Parallel podcast transcription using Whisper
This example shows how to build a massively parallel application on Modal: the Modal Podcast Transcriber.
This example application is more feature-packed than others, and it doesn’t fit in a single page of code and commentary. So instead of progressing through the example’s code linearly, this document provides a higher-level walkthrough of how Modal is used to do fast, on-demand podcast episode transcription for whichever podcast you’d like.
You can find the code here.
Hour-long episodes transcribed in just 1 minute
The focal point of this demonstration app is that it does serverless CPU transcription across dozens of containers at the click of a button, completing hour-long audio files in just 1 minute.
We use a podcast metadata API to allow users to transcribe an arbitrary episode from whatever niche podcast they desire — how about The Pen Addict, a podcast dedicated to stationery?
The video below shows the 45-minute long first episode of Serial season 2 get transcribed in 62 seconds.
Each transcription segment includes links back to the original audio.
Try it yourself
If you’re itching to see this in action, here are links to begin transcribing three popular podcasts:
Tech-stack overview
The entire application is hosted serverlessly on Modal and consists of these main components:
- A React + Vite single page application (SPA) deployed as static files into a Modal web endpoint.
- A Python backend running FastAPI in a Modal web endpoint.
- The Podchaser API provides podcast search and episode metadata retrieval.
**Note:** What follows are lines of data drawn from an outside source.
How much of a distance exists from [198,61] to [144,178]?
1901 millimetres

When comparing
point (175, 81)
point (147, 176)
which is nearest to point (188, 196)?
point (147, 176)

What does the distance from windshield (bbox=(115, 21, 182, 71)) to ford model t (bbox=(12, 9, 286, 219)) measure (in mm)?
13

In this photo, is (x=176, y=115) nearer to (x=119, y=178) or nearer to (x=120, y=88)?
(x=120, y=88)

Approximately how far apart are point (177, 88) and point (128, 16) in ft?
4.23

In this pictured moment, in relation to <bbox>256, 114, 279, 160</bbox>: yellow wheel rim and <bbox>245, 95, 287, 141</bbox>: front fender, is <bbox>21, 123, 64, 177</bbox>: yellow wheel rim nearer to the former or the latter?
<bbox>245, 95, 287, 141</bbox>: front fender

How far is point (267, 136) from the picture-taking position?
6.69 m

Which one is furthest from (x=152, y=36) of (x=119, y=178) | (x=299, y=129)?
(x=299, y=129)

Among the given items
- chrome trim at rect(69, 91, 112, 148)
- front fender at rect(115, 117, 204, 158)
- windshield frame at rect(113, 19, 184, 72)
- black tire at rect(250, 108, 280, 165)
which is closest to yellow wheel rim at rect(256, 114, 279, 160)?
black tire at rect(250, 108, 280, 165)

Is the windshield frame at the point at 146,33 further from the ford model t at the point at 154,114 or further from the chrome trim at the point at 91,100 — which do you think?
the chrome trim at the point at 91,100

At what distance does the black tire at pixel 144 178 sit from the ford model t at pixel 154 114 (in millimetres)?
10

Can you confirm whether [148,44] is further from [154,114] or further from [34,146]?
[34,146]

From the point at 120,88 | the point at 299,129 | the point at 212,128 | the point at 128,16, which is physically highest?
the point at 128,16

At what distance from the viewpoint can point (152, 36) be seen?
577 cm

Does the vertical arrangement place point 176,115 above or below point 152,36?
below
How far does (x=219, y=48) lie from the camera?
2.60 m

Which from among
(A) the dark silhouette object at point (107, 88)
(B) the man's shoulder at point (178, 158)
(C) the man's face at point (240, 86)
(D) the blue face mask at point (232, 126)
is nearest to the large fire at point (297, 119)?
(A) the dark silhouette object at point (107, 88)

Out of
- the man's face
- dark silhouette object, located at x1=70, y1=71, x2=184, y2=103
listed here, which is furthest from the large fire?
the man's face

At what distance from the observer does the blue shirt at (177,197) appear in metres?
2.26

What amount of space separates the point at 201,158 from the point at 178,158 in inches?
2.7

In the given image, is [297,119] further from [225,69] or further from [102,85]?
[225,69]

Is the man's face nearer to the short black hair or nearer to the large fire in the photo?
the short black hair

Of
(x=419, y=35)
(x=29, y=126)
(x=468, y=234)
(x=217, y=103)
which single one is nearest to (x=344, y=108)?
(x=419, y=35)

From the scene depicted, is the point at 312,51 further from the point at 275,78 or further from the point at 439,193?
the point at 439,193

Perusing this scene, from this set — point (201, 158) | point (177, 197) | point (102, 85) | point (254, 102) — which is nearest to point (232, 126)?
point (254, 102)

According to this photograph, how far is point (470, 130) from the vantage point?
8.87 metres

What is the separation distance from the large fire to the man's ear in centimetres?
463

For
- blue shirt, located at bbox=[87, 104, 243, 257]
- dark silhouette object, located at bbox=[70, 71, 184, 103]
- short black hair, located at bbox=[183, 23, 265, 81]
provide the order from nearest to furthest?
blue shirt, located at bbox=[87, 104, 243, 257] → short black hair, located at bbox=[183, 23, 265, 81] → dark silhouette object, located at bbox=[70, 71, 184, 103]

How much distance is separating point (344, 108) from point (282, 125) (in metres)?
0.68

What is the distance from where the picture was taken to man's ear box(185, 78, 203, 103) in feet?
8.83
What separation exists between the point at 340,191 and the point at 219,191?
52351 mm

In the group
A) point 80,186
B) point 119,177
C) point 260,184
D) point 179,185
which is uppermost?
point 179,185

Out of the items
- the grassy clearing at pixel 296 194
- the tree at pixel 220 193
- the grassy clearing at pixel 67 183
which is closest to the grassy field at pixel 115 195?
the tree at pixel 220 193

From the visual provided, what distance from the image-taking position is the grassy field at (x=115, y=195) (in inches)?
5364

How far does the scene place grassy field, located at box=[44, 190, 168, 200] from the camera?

It’s hooked into our code with a Modal Secret.
- A Modal async job queue, described in more detail below.
All of this is deployed with one command and costs $0.00
when it’s not
transcribing podcasts or serving HTTP requests.
Speed-boosting Whisper with parallelism
Modal’s dead-simple parallelism primitives are the key to doing the transcription so quickly. Even with a GPU, transcribing a full episode serially was taking around 10 minutes.
But by pulling in ffmpeg
with a simple .pip_install("ffmpeg-python")
addition to our Modal Image, we could exploit the natural silences of the
podcast medium to partition episodes into hundreds of short segments. Each
segment is transcribed by Whisper in its own container task,
and when all are done we stitch the segments back together with only a
minimal loss in transcription quality. This approach actually accords quite well
with Whisper’s model architecture:
“The Whisper architecture is a simple end-to-end approach, implemented as an encoder-decoder Transformer. Input audio is split into 30-second chunks, converted into a log-Mel spectrogram, and then passed into an encoder.”
Run this app on Modal
All source code for this example can be
found on GitHub.
The README.md
includes instructions on setting up the frontend build and
getting authenticated with the Podchaser API. Happy transcribing!